Assign 500 million to construct waste water treatment facilities in Santiago de Cuba, Guantanamo, Bayamo, Holguin and Las Tunas.

* Allocate 800 million for the Plan Salcines hydrology complex in Baracoa, to satisfy the drinking water needs of Santiago, Guantanamo and Palma Soriano.

* Establish a 25,000 family Guest Worker agreement with Haiti, Brazil and other Caribbean Islands and for every Cuban family interested in relocating from the inner city to the countryside and assign 50 acres of land in northern Oriente and Camaguey in usufruct for 25 years, in order to revitalize the sugar cane plantation and restore the production capacity of the sugar industry. A Sandino type home with windmill, septic tank, means of transportation and a $10,000 loan, will be part of this package.

* Establish a 20,000 family Guest Workers agreement with Haiti, Brazil, other Caribbean islands and every Cuban family wishing to relocate from any inner city to the mountain range of Guantanamo, Santiago de Cuba , El Escambray and la Sierra de los Organos, and assign 50 acres of land and personal facilities as described above, for a massive revitalization of Coffee, Cocoa plantations, fruits and produce production.

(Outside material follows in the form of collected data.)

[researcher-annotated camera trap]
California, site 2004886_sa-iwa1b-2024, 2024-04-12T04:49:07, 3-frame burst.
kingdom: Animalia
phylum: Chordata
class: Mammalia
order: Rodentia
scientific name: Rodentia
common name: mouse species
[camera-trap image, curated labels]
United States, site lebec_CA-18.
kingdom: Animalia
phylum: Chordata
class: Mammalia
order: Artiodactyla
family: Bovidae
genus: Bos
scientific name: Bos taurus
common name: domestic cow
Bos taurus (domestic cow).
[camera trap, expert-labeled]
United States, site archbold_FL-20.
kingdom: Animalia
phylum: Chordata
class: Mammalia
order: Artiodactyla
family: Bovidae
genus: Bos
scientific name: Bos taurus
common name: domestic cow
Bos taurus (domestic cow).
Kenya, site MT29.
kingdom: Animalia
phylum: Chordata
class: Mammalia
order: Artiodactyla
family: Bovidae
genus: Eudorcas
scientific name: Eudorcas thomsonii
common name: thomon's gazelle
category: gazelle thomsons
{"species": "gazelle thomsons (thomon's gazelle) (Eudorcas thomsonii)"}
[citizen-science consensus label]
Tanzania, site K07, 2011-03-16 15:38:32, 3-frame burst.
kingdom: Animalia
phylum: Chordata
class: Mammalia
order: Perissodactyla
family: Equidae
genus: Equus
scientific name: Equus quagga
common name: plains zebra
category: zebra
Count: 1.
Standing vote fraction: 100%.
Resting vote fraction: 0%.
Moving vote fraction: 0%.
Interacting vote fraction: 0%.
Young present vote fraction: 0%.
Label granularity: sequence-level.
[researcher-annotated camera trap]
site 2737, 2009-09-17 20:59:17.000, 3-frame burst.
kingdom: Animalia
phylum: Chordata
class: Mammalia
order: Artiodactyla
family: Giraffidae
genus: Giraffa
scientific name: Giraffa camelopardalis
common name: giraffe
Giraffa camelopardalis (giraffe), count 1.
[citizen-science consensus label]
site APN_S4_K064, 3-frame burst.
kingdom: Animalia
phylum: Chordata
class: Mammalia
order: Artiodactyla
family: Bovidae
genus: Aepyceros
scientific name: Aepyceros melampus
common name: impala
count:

* Establish a 10,000 family Guest Workers agreement with Palestinians living in the West Bank and Gaza, relocate to southern Oriente and assign 50 acres per family of semi-arid lands for herding sheep, goats and growing nuts, cactus, olives and other typical middle eastern produce. As in previous examples, similar start-up kit is included.

* Establish a 10,000 family Guest Workers agreement with Viet Nam/China, allowing their relocation and assigning each family 50-75 acres of wet lands in the delta of the Cauto river, for the expansion of rice production. All other initial benefits are included.

* Assign 50 acres of land in usufruct for 25 years and a $10,000.00 loan, to every new and old farmer in the country, interested in revitalizing fruit production in Santiago de Cuba, Contramaestre, Ciego de Avila and the Isle of Youth. All other offer applies.

* Create a similar project with 50,000 inner city dwellers with agriculture background, interested in developing feed cattle production in Camaguey, Bayamo, and Sanctis Spiritus and the Havana/Matanzas corridor. All other offerings apply.

* Provide a $5,000.00 loan to every home owner interested in refurbishing their home and a $15,000.00 loan for every new home construction.

* Assign $20 million for the construction of a motorcycle (scooter) assembly plant in Santiago de Cuba, to provide basic means of transportation to every citizen and for export in the region.

These ideas, which may seem idyllic to some, are solely intended to improve the living standard and quality of life of the exceedingly generous and deserving Cuban people, who have done so much for those society deem unworthy and have left on their own to perish. Cuba must survive, strive and continue to extend its care around the world.

No philosophical, political, racial or social difference should ever be more important than the sanctity of life and its inalienable right of happiness.

If any or all of these suggestions were applied and they would achieve the anticipated economical development, the fossilized, cruel, inhuman embargo would implode as it happened with China, Viet Nam, Russia and everywhere else, where the enforcer recognizes they have become an irrelevant spectator.